Many pregnancies among very young girls end in miscarriage or abortion, she noted.

“We know that their risk of poor pregnancy outcomes is the highest of any age group, even when compared with women who get pregnant at age 45,” Smid said.

In general, U.S. teen pregnancy rates have gradually declined, but, for the youngest teens especially, “any pregnancy rate above zero is too high,” she said.

About one in 1,000 girls under the age of 15 became pregnant in 2008, the researchers write in the journal Obstetrics and Gynecology.
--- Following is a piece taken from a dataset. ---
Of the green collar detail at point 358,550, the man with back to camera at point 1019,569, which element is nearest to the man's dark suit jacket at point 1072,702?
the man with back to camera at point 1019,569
That compares with about 68 per 1,000 girls between ages 15 and 19.

The researchers also found that 89 percent of the under-15 group did not want to become pregnant in the first place, compared with 75 percent of teens between ages 15 and 19.

“There are still things we don’t know,” Smid said. “For example, we looked at the first sex experience, but we don’t know the circumstance or the partner involved in the first pregnancy.”

“Measuring pregnancy intention is an extremely complicated thing to do,” said Phillip Levine, an economist at Wellesley College in Massachusetts who has studied teen pregnancy.

“Asking someone years after the fact what was going on in their minds during the act – that’s difficult to untangle,” he said.

Women in the new study were in their early 30s, on average, when asked about past pregnancies.

Levine also noted that for some girls, tough economic and family situations mean there’s not much of an incentive to avoid early pregnancies.

“What we need to consider to fix the problem is think about how these disadvantages contribute to teens becoming pregnant,” Levine, was not involved in the current study, told Reuters Health.

“Teens must want to avoid getting pregnant, or else it doesn’t matter what the intervention is,” whether sex education or better contraceptive access.

If young girls are already on a path that does not include college or a job that leads to a change in socioeconomic status, then having a baby may not seem like such a bad idea, he explained.

“A lot of the problem is about opportunity,” Levine said.

“We live in a society where income inequality is large and growing,” he said. “Teen pregnancy can be seen as a symptom of this broader problem. We need to find ways to allow people to be upwardly mobile.”